[Extracted entries Boundary: Start]

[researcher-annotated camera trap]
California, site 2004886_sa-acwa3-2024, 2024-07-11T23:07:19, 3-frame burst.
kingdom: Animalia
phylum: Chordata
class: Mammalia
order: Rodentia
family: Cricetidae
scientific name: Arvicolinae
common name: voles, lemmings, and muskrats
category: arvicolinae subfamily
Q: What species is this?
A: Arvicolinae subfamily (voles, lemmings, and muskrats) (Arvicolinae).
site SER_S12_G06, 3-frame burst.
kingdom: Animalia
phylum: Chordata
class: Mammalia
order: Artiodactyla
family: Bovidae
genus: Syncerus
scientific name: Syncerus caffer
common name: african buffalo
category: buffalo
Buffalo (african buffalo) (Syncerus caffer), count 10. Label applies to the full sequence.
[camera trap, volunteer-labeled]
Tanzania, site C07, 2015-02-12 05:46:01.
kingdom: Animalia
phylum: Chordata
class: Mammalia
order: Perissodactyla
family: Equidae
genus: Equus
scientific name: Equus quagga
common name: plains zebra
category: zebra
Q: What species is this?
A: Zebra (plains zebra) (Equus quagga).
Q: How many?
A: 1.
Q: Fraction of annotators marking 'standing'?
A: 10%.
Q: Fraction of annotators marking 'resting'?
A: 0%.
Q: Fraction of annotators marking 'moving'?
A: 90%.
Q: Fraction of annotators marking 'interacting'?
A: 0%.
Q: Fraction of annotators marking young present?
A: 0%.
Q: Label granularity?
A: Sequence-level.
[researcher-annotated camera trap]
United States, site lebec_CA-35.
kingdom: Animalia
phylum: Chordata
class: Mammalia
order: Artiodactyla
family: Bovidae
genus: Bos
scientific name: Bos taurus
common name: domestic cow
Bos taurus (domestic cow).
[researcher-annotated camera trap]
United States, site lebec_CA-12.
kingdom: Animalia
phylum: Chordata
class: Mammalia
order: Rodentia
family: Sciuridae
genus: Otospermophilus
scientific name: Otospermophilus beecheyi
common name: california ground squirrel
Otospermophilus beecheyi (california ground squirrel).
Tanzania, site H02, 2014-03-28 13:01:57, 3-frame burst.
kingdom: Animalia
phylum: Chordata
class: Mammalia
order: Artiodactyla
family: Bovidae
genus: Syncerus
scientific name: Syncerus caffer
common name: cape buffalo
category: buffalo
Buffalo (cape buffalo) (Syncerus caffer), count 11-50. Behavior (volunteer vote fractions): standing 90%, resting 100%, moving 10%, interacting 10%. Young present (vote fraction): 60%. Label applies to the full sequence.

[Extracted entries Boundary: End]

» **Directions**
Find and copy each line of the listing above that holds the word "Tanzania".

» **Answer to the exercise**
Tanzania, site C07, 2015-02-12 05:46:01.
Tanzania, site H02, 2014-03-28 13:01:57, 3-frame burst.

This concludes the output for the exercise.